• _The exercise_
List every line of the data below that contains the string "image". Case matters.

Dataset entries
= = = = = = =

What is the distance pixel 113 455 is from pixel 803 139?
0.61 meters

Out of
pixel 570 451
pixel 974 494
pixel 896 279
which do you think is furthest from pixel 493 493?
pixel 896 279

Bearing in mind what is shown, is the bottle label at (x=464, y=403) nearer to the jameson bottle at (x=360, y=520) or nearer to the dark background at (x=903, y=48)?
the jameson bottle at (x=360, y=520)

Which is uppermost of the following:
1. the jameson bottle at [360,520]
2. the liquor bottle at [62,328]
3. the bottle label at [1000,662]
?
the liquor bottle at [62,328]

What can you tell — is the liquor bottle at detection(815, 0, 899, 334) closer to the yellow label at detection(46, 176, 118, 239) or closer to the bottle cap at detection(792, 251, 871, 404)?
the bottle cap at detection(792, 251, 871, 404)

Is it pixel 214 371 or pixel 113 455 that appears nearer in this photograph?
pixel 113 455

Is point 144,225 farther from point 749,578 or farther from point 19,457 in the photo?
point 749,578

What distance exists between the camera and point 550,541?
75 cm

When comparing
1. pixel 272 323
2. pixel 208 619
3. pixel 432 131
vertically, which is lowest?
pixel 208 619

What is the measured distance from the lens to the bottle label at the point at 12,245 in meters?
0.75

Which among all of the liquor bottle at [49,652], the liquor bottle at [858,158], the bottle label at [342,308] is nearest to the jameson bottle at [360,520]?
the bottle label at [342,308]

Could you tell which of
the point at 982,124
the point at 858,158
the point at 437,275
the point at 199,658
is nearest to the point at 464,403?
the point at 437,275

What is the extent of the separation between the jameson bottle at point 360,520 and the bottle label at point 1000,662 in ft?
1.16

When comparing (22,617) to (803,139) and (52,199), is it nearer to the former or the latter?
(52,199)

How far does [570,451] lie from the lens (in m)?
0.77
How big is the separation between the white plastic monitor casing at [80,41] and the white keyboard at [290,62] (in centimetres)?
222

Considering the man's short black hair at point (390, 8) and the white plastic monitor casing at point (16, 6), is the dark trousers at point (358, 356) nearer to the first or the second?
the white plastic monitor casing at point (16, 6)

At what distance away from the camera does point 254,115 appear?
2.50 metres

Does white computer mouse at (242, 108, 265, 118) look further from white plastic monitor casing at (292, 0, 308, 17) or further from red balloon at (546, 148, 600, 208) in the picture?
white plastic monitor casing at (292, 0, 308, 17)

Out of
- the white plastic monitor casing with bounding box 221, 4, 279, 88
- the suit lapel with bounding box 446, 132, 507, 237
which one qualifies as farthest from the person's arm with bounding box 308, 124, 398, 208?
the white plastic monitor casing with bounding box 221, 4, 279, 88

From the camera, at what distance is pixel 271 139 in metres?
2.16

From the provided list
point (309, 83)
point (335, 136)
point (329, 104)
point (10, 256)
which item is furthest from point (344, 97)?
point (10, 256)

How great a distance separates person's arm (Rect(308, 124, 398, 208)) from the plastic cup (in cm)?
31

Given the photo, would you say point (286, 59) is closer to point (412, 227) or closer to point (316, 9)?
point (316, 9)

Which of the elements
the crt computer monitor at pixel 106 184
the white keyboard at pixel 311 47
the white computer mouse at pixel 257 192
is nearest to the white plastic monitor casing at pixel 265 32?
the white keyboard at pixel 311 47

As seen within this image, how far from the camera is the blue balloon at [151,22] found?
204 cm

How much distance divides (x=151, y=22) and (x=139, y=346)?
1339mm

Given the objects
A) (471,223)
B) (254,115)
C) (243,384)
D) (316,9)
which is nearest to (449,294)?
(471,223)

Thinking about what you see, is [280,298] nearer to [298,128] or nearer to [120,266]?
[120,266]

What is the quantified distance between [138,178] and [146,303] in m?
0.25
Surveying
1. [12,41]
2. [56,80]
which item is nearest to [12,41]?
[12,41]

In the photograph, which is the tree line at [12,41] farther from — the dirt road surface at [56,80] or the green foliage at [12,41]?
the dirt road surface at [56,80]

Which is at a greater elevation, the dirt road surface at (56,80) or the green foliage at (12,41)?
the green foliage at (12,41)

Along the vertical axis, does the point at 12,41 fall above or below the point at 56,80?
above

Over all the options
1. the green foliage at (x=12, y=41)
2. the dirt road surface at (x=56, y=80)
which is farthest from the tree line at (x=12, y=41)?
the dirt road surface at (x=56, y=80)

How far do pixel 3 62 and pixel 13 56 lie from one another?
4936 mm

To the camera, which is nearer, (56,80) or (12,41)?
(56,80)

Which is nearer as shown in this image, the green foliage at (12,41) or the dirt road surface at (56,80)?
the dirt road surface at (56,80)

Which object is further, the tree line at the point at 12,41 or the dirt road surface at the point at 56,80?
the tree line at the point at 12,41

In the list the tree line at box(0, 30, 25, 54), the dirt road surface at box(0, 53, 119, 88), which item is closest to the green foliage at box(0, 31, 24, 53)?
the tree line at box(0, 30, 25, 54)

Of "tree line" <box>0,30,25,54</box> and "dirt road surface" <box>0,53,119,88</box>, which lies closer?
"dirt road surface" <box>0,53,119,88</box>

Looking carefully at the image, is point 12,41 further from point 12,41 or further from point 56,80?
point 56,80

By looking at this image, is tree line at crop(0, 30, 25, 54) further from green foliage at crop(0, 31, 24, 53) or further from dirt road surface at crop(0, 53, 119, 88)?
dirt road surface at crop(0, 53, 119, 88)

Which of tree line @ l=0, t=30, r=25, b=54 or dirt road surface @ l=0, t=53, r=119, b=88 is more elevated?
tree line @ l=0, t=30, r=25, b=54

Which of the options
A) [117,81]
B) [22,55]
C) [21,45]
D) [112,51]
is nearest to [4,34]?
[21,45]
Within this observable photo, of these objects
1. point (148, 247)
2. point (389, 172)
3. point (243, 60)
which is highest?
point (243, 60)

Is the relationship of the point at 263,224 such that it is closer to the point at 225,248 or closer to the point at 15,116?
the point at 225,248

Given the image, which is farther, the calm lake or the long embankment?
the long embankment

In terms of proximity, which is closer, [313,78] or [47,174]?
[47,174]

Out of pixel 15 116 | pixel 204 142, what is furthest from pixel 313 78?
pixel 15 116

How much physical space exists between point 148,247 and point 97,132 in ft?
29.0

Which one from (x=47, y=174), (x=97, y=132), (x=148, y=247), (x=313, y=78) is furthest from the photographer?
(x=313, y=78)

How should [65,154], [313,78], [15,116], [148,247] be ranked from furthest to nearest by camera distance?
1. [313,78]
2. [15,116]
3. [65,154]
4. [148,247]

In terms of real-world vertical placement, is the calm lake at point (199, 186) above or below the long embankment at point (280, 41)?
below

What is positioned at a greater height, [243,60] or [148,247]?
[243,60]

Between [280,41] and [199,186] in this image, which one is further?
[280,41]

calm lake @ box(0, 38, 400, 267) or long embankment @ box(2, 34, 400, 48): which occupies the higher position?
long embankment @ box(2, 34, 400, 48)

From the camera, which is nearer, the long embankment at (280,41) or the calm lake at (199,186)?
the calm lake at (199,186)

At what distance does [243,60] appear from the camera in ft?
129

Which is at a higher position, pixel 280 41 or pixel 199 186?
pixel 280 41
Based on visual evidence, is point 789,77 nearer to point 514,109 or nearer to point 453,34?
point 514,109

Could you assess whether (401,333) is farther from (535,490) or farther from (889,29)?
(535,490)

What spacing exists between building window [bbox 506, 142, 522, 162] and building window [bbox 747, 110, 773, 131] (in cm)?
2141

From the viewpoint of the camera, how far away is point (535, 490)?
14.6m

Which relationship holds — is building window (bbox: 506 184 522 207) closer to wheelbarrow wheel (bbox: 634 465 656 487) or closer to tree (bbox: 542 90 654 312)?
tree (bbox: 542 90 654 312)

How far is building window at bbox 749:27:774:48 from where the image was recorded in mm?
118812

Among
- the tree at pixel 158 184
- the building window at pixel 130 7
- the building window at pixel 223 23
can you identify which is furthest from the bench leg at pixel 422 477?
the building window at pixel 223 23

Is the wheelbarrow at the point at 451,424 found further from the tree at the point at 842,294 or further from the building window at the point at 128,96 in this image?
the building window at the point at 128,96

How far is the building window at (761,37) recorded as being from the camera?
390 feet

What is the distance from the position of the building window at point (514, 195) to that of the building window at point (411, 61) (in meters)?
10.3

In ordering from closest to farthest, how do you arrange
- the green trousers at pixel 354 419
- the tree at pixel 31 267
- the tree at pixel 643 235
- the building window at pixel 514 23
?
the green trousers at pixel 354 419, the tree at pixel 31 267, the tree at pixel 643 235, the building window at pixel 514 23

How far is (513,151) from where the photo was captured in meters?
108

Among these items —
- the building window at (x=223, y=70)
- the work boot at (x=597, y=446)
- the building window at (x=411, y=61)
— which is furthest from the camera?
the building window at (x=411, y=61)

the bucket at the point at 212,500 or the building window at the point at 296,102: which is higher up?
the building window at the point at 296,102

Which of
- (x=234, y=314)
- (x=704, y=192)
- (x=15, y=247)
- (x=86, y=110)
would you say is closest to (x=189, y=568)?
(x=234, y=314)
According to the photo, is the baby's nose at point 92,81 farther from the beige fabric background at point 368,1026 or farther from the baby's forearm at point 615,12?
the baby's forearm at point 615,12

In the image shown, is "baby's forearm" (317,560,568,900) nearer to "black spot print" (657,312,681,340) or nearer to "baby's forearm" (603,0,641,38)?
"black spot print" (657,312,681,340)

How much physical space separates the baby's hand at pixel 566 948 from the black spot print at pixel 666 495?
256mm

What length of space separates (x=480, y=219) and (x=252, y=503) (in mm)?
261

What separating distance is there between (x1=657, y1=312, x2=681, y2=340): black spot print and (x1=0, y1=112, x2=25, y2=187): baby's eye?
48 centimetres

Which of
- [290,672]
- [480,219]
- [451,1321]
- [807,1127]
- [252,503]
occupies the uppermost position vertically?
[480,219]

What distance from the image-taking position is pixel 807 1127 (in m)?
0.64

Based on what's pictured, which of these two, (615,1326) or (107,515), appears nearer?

= = = = = = =

• _In response_
As seen within this image, how far from the camera is the blue balloon at [151,22] found?
Which is nearer as shown in this image, the green foliage at (12,41) or the dirt road surface at (56,80)?
Looking carefully at the image, is point 12,41 further from point 12,41 or further from point 56,80?
By looking at this image, is tree line at crop(0, 30, 25, 54) further from green foliage at crop(0, 31, 24, 53) or further from dirt road surface at crop(0, 53, 119, 88)?
Given the image, which is farther, the calm lake or the long embankment?
Between [280,41] and [199,186] in this image, which one is further?
How far is building window at bbox 749:27:774:48 from where the image was recorded in mm?
Is the wheelbarrow at the point at 451,424 found further from the tree at the point at 842,294 or further from the building window at the point at 128,96 in this image?
In the image shown, is "baby's forearm" (317,560,568,900) nearer to "black spot print" (657,312,681,340) or nearer to "baby's forearm" (603,0,641,38)?
What distance from the image-taking position is pixel 807 1127 (in m)?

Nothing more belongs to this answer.